- Born: 11 May 1997 (age 29) Tokyo, Japan
- Height: 163 cm (5 ft 4 in)

Gymnastics career
- Discipline: Rhythmic gymnastics
- Country represented: Japan (2014–2021)
- Club: Adachi Rhythmic Gymnastics Club
- Retired: 2021
- Medal record
Group rhythmic gymnastics
Representing Japan
World Championships
| Gold medal – first place | 2019 Baku | 5 Balls |
| Silver medal – second place | 2017 Pesaro | 3 Ropes + 2 Balls |
| Silver medal – second place | 2018 Sofia | 5 Hoops |
| Silver medal – second place | 2019 Baku | Group All-around |
| Silver medal – second place | 2019 Baku | 3 Hoops + 4 Clubs |
| Bronze medal – third place | 2015 Suttgart | 5 Ribbons |
| Bronze medal – third place | 2017 Pesaro | Group All-around |
Asian Championships
| Gold medal – first place | 2015 Jecheon | 3 Clubs + 2 Hoops |
| Gold medal – first place | 2019 Pattaya | Group All-Around |
| Silver medal – second place | 2015 Jecheon | Group All-around |
| Silver medal – second place | 2015 Jecheon | 5 Ribbons |
| Silver medal – second place | 2019 Pattaya | 5 Balls |
| Bronze medal – third place | 2019 Pattaya | 3 Hoops + 4 Clubs |

= Kiko Yokota =

Japanese rhythmic gymnast

Kiko Yokota (横田 葵子, Yokota Kiko) is a Japanese former group rhythmic gymnast. At the 2019 World Championships, she helped Japan win its first-ever group gold medal at a World Rhythmic Gymnastics Championships. She represented Japan at the 2016 Summer Olympics.

== Gymnastics career ==
Yokota began rhythmic gymnastics when she was ten years old and joined the national group in 2014. She competed at the 2014 World Championships with the group that placed eighth in the all-around. She helped Japan win the bronze medal in the 5 ribbons final at the 2015 World Championships, which was Japan's first Rhythmic Gymnastics World Championships medal in 40 years.

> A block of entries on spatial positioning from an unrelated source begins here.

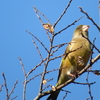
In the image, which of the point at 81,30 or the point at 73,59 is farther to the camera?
the point at 81,30

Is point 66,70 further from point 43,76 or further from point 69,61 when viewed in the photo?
point 43,76

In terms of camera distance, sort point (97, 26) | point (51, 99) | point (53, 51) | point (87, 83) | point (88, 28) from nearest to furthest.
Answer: point (97, 26) < point (53, 51) < point (87, 83) < point (51, 99) < point (88, 28)

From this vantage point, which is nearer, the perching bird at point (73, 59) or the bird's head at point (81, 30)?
the perching bird at point (73, 59)

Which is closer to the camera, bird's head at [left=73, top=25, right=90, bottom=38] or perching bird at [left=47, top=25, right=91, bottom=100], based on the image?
perching bird at [left=47, top=25, right=91, bottom=100]

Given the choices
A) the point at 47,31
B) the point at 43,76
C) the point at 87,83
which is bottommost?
the point at 87,83

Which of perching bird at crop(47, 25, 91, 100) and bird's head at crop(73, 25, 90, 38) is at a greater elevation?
bird's head at crop(73, 25, 90, 38)

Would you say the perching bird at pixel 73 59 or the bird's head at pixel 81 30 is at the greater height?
the bird's head at pixel 81 30

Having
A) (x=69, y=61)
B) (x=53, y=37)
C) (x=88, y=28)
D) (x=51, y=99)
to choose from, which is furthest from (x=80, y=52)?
(x=53, y=37)

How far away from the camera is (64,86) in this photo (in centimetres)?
311

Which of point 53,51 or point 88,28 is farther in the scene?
point 88,28

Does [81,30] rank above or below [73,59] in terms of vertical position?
above

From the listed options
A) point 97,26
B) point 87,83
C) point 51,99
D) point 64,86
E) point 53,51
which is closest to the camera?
point 97,26

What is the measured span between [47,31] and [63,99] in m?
1.08

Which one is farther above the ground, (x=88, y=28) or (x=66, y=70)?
(x=88, y=28)
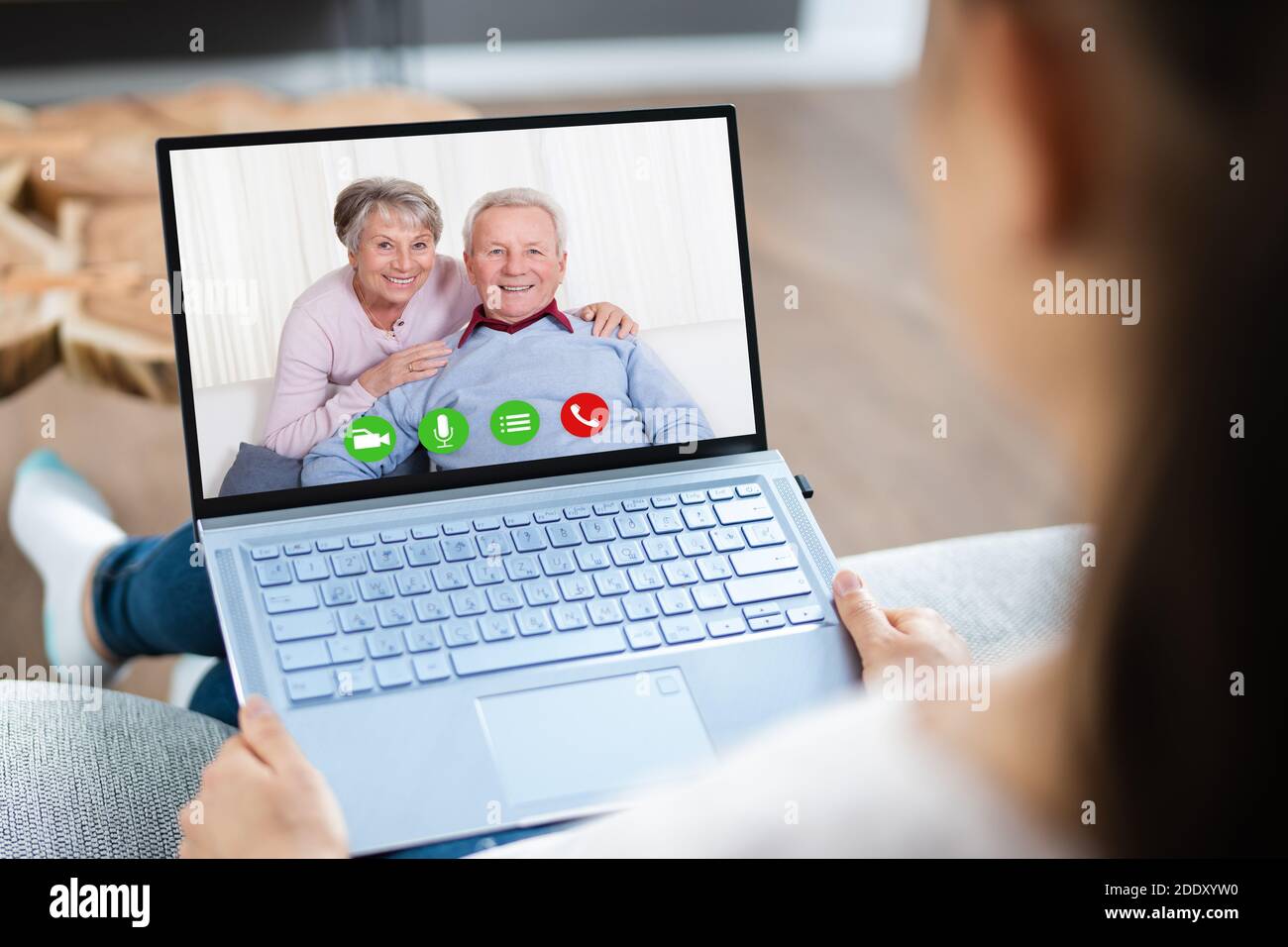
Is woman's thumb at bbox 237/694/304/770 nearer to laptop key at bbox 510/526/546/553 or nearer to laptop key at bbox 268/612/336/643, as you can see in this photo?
laptop key at bbox 268/612/336/643

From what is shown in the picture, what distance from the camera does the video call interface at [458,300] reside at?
2.07ft

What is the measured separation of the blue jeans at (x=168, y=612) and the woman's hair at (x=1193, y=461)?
54 centimetres

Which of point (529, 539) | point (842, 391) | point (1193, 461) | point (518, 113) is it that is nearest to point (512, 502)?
point (529, 539)

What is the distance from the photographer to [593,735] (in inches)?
22.1

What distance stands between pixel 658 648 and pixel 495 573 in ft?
0.34

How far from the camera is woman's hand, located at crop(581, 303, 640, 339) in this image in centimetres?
68

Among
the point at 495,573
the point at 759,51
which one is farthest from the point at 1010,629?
the point at 759,51

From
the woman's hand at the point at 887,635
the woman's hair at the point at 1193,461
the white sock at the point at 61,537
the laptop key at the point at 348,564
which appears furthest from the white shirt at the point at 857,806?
the white sock at the point at 61,537

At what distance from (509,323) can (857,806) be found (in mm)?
372

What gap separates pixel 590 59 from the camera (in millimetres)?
1282

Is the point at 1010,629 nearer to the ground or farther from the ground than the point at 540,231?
nearer to the ground

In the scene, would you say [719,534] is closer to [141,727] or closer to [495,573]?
[495,573]

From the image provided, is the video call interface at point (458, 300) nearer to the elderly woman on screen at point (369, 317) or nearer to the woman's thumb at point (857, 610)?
the elderly woman on screen at point (369, 317)

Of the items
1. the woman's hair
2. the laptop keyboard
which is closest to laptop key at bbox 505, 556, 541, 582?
the laptop keyboard
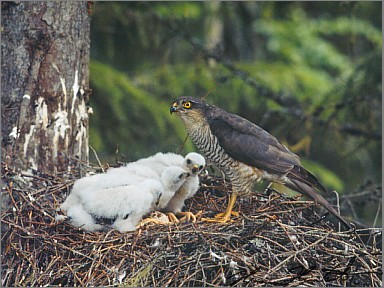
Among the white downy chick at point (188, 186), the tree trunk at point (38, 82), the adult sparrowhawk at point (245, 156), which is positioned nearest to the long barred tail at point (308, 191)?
the adult sparrowhawk at point (245, 156)

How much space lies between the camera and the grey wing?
5.82m

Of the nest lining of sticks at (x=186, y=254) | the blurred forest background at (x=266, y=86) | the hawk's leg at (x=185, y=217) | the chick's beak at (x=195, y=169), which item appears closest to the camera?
the nest lining of sticks at (x=186, y=254)

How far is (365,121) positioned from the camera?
8156 mm

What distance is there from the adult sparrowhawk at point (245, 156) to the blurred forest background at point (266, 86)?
1044 millimetres

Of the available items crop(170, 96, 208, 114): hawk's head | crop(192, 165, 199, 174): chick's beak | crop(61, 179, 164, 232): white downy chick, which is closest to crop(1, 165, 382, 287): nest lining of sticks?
crop(61, 179, 164, 232): white downy chick

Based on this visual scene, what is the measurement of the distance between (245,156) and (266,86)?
3.84m

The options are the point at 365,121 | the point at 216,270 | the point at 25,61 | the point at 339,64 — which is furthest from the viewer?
the point at 339,64

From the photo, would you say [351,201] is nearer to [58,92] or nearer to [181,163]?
[181,163]

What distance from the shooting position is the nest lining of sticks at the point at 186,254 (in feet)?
16.1

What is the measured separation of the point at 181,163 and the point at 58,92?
117 cm

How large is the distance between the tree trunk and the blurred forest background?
0.76 m

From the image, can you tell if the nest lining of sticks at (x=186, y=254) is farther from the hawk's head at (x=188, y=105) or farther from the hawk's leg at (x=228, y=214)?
the hawk's head at (x=188, y=105)

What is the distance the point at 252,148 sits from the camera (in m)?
5.83

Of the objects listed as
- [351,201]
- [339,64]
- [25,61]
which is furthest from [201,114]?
[339,64]
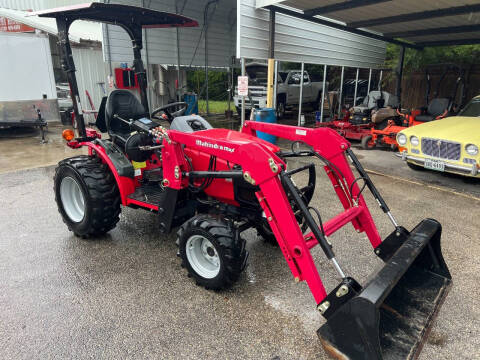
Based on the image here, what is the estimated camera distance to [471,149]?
532cm

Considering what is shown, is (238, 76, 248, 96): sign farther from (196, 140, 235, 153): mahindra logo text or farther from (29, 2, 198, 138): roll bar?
(196, 140, 235, 153): mahindra logo text

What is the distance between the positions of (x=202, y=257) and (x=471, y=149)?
15.5ft

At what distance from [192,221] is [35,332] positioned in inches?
54.0

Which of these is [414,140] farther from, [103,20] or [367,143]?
[103,20]

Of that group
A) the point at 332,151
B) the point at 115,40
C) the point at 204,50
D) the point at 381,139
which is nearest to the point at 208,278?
the point at 332,151

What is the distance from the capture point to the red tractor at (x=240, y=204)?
84.1 inches

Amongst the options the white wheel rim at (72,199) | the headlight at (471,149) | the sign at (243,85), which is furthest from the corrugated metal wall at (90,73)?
the headlight at (471,149)

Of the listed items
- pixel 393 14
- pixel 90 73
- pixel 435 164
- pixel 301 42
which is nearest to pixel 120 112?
pixel 435 164

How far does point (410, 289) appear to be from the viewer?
2584 millimetres

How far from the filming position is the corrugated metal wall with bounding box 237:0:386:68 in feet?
26.0

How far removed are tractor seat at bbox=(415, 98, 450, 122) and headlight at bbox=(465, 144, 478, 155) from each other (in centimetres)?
342

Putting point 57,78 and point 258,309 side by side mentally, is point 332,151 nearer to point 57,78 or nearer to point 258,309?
point 258,309

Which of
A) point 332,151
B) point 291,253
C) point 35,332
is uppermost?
point 332,151

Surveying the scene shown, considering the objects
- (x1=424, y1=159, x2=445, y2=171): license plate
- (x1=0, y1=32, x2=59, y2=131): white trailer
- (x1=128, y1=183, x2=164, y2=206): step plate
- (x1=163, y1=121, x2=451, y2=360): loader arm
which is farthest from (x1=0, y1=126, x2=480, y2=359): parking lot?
(x1=0, y1=32, x2=59, y2=131): white trailer
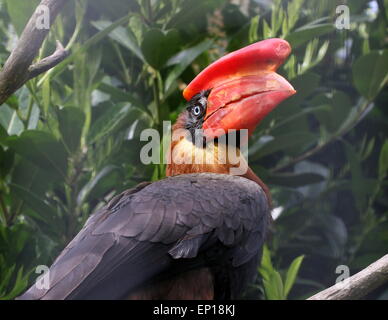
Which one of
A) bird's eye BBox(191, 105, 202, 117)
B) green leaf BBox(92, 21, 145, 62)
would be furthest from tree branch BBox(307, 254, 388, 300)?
green leaf BBox(92, 21, 145, 62)

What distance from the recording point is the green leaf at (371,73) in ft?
4.07

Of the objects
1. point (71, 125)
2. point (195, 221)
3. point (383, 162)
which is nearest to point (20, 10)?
point (71, 125)

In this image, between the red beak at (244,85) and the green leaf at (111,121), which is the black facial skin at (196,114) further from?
the green leaf at (111,121)

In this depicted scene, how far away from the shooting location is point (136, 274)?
85 cm

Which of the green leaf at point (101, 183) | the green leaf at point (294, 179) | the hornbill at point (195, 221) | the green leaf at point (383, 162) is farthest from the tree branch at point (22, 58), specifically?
the green leaf at point (383, 162)

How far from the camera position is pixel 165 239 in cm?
86

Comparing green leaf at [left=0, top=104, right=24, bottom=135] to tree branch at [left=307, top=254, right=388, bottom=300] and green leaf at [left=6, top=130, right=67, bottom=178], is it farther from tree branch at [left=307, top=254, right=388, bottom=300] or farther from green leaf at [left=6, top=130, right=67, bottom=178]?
tree branch at [left=307, top=254, right=388, bottom=300]

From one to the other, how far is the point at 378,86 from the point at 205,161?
0.44m

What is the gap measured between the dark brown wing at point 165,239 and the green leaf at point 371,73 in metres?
0.41

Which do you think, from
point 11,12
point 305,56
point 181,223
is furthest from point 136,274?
point 305,56

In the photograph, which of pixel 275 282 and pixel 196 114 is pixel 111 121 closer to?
pixel 196 114

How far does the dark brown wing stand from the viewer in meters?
0.82

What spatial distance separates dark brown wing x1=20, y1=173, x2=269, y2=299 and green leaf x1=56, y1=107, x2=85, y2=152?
20 cm

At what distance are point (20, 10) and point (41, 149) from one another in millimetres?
234
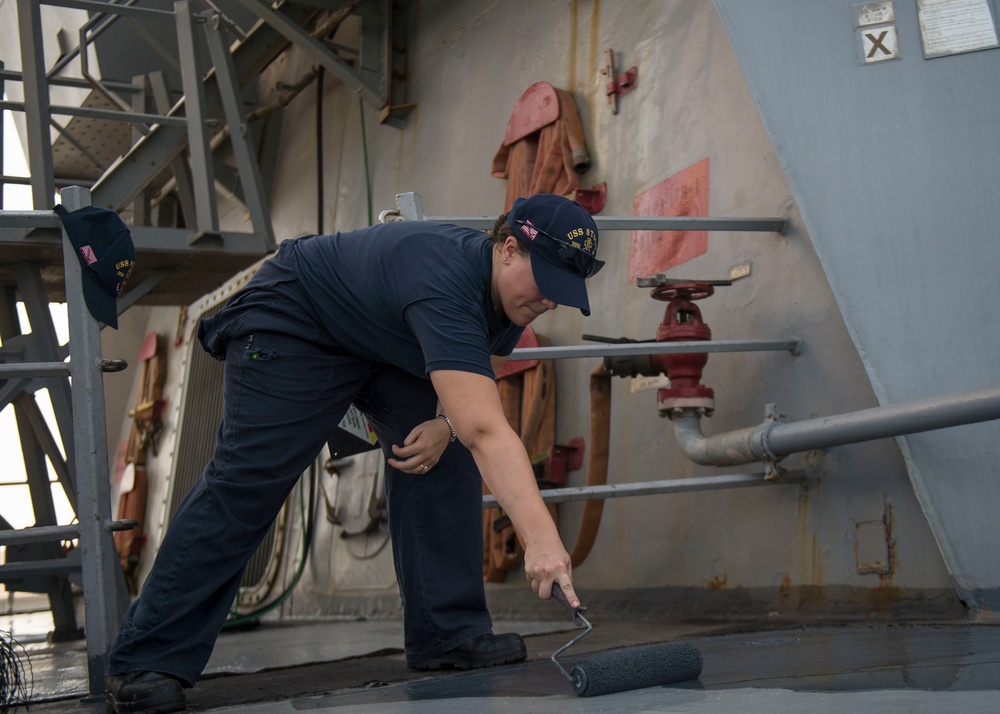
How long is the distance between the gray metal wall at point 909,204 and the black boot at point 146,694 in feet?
6.13

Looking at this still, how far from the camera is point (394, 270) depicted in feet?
7.27

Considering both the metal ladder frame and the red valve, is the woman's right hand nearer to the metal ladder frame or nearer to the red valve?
the metal ladder frame

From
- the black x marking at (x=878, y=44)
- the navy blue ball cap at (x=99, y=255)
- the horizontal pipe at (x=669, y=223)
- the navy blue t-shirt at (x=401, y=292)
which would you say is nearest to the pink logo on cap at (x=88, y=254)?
the navy blue ball cap at (x=99, y=255)

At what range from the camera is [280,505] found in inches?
98.6

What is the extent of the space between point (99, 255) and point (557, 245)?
1382 millimetres

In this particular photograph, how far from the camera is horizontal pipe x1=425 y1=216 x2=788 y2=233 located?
3.11 m

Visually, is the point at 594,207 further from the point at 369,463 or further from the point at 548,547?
the point at 548,547

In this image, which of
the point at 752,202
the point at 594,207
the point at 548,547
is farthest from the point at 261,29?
the point at 548,547

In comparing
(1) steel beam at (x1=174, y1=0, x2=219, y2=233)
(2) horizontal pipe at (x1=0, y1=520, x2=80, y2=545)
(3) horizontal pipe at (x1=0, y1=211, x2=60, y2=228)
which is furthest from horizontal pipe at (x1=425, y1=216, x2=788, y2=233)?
(1) steel beam at (x1=174, y1=0, x2=219, y2=233)

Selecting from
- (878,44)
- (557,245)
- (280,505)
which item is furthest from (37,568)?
(878,44)

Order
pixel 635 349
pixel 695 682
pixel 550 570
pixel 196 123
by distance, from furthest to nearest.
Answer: pixel 196 123 → pixel 635 349 → pixel 695 682 → pixel 550 570

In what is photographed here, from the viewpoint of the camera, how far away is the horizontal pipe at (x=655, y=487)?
3074 mm

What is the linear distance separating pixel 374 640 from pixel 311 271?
6.36ft

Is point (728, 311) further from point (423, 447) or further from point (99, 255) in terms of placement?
point (99, 255)
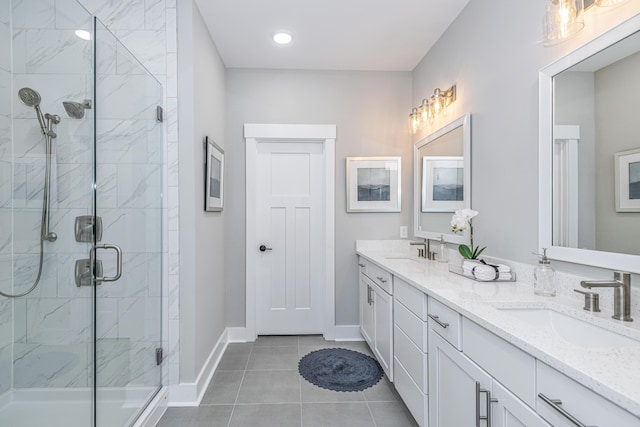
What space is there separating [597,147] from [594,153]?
26mm

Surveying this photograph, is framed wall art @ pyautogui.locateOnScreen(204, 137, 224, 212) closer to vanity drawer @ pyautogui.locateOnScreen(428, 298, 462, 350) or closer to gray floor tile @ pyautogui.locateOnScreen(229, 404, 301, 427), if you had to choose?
gray floor tile @ pyautogui.locateOnScreen(229, 404, 301, 427)

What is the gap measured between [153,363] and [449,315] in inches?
72.0

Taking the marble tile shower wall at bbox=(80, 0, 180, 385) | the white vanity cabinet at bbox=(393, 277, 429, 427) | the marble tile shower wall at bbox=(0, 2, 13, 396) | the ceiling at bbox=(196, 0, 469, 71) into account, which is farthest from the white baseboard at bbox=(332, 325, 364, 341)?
the ceiling at bbox=(196, 0, 469, 71)

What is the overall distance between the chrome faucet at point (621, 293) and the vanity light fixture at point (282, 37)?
8.46ft

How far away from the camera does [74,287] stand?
5.16ft

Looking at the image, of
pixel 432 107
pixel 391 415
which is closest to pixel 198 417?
pixel 391 415

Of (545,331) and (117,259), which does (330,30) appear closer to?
(117,259)

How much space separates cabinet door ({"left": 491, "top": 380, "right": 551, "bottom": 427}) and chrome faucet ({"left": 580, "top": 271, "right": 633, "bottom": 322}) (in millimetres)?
480

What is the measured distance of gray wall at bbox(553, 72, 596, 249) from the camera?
1304mm

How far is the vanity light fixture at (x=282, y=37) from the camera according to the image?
2639 mm

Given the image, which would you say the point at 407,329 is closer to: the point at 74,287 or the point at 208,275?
the point at 208,275

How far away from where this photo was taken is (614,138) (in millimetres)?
1204

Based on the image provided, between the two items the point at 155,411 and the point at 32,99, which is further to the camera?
the point at 155,411

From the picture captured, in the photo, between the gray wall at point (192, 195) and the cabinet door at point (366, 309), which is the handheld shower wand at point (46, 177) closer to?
the gray wall at point (192, 195)
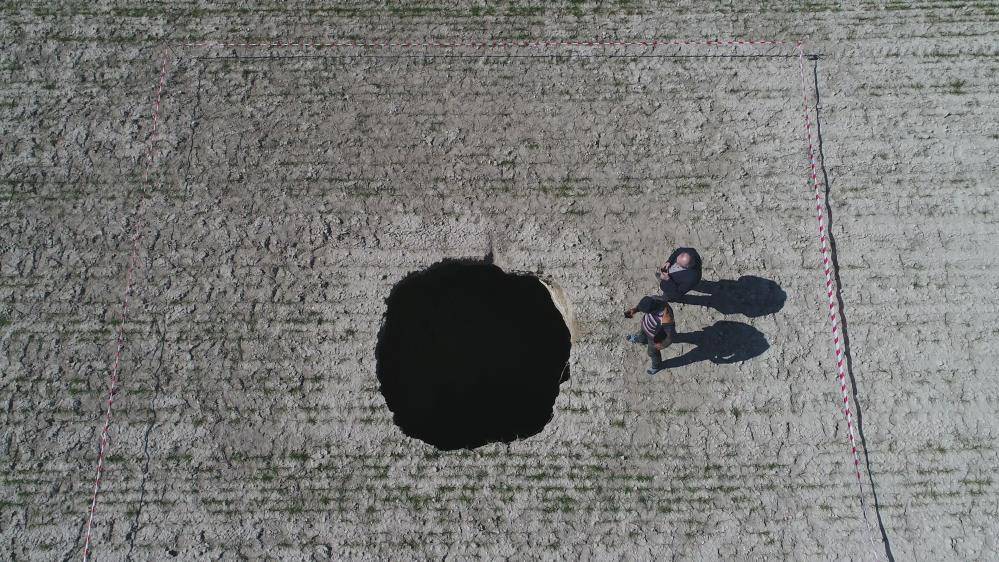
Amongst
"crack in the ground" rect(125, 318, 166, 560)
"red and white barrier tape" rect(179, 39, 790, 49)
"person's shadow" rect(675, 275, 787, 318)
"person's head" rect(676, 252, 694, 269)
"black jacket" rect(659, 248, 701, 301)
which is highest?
"red and white barrier tape" rect(179, 39, 790, 49)

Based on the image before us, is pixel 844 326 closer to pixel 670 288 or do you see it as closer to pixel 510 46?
pixel 670 288

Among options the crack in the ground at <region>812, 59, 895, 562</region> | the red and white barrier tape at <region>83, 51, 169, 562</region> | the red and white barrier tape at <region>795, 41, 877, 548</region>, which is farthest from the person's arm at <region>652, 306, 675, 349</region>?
the red and white barrier tape at <region>83, 51, 169, 562</region>

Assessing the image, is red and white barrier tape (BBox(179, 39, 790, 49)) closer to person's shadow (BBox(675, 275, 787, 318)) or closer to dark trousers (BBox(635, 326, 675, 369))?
person's shadow (BBox(675, 275, 787, 318))

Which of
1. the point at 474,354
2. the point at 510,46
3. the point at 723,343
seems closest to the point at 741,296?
the point at 723,343

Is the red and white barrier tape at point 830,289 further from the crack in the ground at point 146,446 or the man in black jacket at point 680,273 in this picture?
the crack in the ground at point 146,446

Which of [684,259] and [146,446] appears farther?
[146,446]

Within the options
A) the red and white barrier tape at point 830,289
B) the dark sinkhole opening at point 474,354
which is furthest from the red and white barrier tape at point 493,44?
the dark sinkhole opening at point 474,354
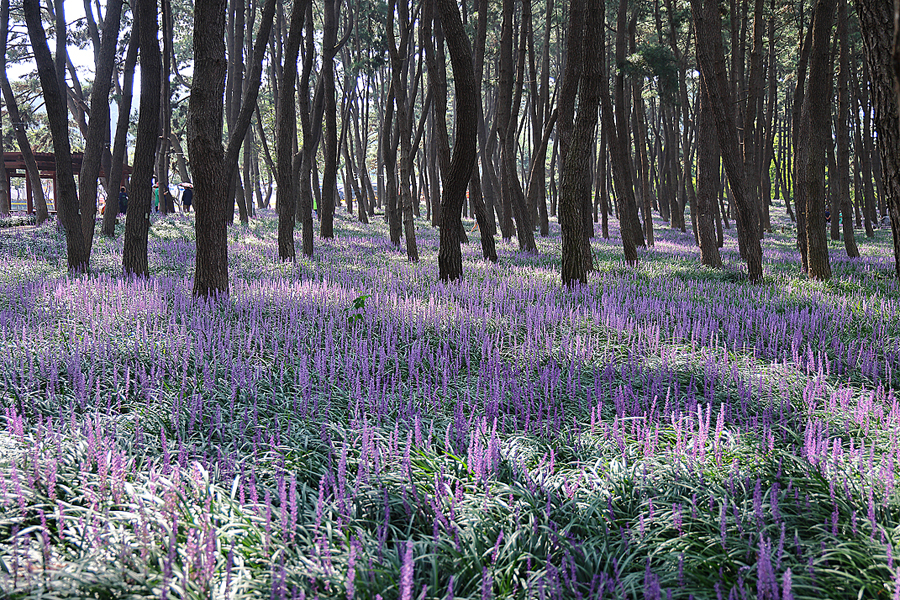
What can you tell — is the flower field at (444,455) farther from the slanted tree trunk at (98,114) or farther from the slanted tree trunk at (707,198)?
the slanted tree trunk at (707,198)

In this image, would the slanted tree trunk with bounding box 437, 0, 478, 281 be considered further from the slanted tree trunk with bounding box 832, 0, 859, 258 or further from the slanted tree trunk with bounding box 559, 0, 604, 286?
the slanted tree trunk with bounding box 832, 0, 859, 258

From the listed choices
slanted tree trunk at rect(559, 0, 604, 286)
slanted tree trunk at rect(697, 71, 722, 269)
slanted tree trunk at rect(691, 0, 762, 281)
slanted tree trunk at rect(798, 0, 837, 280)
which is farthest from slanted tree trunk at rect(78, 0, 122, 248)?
slanted tree trunk at rect(798, 0, 837, 280)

Yokota was selected to represent Japan at the 2016 Summer Olympics alongside her teammates Airi Hatakeyama, Sakura Noshitani, Sayuri Sugimoto and Rie Matsubara. They qualified for the group all-around final and finished in eighth place. This was the best-ever Olympic result for the Japanese rhythmic gymnastics group.

Yokota competed at the 2017 World Championships and helped Japan win the group all-around bronze medal, behind Russia and Bulgaria. They won another bronze medal in the 5 hoops final and then won the silver medal in the 3 balls and 2 ropes final. Then at the 2018 World Championships, they won the silver medal in the 5 balls final behind Bulgaria and finished fifth in the all-around.

At the 2019 Baku World Cup, Yokota helped Japan win the group all-around title and a silver medal in the 5 balls final. Then at the 2019 World Championships, she won a group all-around silver medal, which matched Japan's best-ever group all-around result from 1975. They then won the gold medal in the 5 balls final, becoming the first Japanese group to win a title at the Rhythmic Gymnastics World Championships. They also won the silver medal in the 3 hoops and 4 clubs final.

Yokota was selected for the team but was unable to compete at the 2020 Summer Olympics due to an injury. She announced her retirement from the sport in September 2021.